TEXT PASSAGE:
↓
So what has all that distant horror and misery got to do with Australian farmers trying to grow crops and feed their flocks?
Western Sahara has the largest and best supply of phosphate rock in the world. Phosphate is the mineral used in the chemical fertiliser known as superphosphate, which is used across Australia for pasture improvement and crop growth. It is sold domestically by three companies: Incitec Pivot which has 65 per cent of the market; CSBP (Wesfarmers) and Impact which share the remaining 35 per cent of the market between them.
All the superphosphate sold by these three companies contains phosphate mined in Western Sahara and sold by Morocco in contravention of UN directive and advice. It is mined and exported without the consent of the Saharawi people. In fact, Morocco will not even allow Saharawi to work in the phosphate mines.
Incitec Pivot’s Neville Heydon is correct when he says DFAT has not forbidden them from importing the mineral. On 27 May 2006 DFAT issued the following statement: (DFAT site)
Morocco Economic and Trade information
The Department of Foreign Affairs and Trade notes that given the status of Western Sahara as a Non-Self-Governing Territory, there are international law considerations with importing natural resources sourced from the Western Sahara. We recommend that companies seek legal advice before importing such material.
However, the legal advice issued by the UN is crystal clear. As Hans Corell, Under-Secretary-General for Legal Affairs within the UN made clear in February 2002 (link here).
The question addressed to me by the Security Council, namely, ‘the legality of actions allegedly taken by the Moroccan authorities consisting in the offering and signing of contracts with foreign companies for the exploration of mineral resources in Western Sahara,’ has been analysed by analogy as part of the more general question of whether mineral resource activities in a Non-Self-Governing Territory by an administering Power are illegal, as such, or only if conducted in disregard of the needs and interests of the people of that Territory.
An analysis of the relevant provisions of the Charter of the United Nations, General Assembly resolutions, the case law of the International Court of Justice and the practice of States supports the latter conclusion.
↑
DATA RECORDS:
↓
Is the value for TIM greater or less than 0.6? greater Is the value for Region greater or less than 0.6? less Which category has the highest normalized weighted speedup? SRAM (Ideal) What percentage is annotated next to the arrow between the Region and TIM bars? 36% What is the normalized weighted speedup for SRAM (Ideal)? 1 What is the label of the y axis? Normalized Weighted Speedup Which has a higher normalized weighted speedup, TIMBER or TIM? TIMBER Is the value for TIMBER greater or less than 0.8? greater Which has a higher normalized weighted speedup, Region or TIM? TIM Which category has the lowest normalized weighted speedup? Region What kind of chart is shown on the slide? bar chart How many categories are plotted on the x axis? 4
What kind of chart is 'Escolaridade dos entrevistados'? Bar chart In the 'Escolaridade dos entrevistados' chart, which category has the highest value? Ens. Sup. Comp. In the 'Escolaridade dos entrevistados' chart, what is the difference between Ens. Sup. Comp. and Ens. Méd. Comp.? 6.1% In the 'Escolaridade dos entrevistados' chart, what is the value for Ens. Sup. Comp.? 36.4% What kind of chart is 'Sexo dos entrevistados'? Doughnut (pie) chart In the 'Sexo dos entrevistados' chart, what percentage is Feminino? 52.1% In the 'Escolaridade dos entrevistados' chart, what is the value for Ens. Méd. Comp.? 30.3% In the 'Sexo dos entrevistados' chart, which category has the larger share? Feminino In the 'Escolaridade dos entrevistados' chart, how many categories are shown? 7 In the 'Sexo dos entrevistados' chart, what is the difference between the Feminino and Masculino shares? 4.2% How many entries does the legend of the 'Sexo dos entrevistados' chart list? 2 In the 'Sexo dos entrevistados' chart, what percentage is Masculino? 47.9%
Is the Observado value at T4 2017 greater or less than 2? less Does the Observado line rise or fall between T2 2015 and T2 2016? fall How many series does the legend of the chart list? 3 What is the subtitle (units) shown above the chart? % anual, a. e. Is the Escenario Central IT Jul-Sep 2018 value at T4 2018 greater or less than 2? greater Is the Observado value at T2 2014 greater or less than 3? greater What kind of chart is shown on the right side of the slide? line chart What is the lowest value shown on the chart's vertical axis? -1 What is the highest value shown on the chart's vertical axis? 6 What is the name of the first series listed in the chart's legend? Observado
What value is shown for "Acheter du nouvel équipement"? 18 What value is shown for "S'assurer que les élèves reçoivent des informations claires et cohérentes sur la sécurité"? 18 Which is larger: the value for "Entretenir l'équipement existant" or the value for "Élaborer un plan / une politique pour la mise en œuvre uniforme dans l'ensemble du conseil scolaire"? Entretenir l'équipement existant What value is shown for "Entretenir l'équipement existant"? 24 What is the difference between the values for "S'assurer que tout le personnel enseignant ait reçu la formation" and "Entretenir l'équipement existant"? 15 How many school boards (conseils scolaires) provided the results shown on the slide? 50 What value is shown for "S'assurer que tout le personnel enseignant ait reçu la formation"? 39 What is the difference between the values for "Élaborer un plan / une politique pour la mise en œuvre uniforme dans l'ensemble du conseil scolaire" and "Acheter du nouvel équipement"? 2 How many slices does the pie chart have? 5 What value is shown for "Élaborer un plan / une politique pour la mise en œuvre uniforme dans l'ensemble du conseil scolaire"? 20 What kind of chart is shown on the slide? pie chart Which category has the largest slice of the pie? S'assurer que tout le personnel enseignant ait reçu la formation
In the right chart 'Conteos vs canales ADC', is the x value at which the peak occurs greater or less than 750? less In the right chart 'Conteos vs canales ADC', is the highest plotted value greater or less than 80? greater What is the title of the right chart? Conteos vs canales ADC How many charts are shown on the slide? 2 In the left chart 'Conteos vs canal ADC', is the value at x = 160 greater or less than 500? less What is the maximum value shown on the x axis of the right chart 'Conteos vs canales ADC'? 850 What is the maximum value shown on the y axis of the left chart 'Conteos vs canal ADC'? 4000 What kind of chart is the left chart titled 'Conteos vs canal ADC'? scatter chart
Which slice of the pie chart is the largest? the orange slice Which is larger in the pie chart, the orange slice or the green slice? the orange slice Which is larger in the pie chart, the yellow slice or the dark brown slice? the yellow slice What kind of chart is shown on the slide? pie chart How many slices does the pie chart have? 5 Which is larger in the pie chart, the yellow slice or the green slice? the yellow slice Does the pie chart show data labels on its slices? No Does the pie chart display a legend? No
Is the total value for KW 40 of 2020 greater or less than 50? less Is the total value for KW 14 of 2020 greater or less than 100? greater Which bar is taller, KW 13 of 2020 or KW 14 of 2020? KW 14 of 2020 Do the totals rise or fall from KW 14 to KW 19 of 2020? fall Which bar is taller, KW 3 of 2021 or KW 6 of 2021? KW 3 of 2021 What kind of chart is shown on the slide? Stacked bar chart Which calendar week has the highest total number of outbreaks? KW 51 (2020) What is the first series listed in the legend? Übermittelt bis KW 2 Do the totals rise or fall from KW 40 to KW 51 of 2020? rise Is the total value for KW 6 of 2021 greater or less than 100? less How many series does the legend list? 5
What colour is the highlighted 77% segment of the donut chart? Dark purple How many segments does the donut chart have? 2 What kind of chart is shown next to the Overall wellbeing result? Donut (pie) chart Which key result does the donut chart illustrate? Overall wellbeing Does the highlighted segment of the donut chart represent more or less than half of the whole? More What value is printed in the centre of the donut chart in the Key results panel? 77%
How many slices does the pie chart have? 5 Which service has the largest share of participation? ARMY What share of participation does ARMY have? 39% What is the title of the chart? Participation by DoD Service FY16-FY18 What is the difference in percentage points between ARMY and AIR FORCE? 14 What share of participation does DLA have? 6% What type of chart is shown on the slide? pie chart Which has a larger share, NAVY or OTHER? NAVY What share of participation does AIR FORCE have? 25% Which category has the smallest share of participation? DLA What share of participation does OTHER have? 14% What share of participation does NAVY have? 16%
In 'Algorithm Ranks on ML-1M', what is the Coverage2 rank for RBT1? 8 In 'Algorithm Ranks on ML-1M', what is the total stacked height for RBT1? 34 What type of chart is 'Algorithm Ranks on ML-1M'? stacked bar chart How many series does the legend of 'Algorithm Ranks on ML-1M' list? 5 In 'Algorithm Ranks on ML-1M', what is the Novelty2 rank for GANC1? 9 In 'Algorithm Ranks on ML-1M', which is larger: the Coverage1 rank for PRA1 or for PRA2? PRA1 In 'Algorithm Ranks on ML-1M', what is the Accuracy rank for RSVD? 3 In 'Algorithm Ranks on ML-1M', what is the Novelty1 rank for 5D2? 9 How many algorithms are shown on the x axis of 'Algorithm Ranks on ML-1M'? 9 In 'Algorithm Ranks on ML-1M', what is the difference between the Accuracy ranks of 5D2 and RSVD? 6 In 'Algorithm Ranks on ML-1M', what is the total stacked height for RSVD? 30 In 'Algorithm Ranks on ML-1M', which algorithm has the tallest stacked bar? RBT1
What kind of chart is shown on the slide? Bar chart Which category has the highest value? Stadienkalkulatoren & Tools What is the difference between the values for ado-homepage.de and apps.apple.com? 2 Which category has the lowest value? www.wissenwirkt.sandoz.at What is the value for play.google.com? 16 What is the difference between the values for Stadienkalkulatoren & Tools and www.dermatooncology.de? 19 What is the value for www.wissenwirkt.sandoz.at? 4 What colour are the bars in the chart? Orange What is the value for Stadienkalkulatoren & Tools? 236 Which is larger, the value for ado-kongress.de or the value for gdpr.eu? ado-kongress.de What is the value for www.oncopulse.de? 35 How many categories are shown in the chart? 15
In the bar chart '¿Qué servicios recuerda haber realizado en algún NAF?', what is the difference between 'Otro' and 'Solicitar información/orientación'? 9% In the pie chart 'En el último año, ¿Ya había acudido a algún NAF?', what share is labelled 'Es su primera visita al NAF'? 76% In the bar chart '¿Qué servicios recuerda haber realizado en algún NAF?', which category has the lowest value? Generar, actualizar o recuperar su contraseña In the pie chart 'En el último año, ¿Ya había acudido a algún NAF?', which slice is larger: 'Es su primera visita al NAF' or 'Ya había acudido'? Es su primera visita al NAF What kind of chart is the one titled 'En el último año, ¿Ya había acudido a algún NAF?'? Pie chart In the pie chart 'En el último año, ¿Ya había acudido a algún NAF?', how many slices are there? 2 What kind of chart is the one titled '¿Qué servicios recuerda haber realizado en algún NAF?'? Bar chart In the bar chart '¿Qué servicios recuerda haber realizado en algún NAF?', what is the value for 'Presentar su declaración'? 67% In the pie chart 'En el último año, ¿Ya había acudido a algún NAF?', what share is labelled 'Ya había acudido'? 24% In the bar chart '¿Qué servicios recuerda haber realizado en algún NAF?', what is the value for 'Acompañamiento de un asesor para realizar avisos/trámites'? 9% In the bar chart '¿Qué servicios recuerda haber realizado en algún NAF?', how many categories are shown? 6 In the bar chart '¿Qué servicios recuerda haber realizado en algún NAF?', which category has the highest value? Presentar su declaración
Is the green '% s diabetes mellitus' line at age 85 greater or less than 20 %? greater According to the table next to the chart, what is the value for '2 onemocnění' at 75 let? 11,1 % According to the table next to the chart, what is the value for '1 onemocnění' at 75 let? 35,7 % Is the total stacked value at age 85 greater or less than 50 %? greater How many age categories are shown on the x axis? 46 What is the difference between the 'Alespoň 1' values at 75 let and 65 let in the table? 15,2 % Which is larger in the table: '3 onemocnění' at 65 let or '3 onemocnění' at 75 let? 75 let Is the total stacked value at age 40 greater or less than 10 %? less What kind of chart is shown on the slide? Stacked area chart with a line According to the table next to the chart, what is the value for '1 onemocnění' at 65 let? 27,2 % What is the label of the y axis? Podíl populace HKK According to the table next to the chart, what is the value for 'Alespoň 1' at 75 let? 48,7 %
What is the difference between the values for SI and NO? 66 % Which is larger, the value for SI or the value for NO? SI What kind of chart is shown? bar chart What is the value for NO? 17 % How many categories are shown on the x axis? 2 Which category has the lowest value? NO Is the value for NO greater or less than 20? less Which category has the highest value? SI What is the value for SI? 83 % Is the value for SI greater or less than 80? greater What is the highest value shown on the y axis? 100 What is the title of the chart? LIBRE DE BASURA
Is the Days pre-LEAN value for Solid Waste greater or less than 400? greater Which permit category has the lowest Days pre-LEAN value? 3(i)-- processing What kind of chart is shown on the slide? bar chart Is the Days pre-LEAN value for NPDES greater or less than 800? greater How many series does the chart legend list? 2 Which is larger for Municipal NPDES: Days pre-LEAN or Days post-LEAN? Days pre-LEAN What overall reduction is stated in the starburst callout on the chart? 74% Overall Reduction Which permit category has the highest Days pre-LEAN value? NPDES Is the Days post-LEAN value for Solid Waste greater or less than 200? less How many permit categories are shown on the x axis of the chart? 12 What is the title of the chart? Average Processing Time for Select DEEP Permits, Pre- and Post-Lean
↑
Please return, word for word, the stretch of the passage on Western Sahara phosphate from "Incitec Pivot’s Neville" through "statement: (DFAT site)". The items have no connection to the passage on Western Sahara phosphate.

ANSWER SPACE:
Incitec Pivot’s Neville Heydon is correct when he says DFAT has not forbidden them from importing the mineral. On 27 May 2006 DFAT issued the following statement: (DFAT site)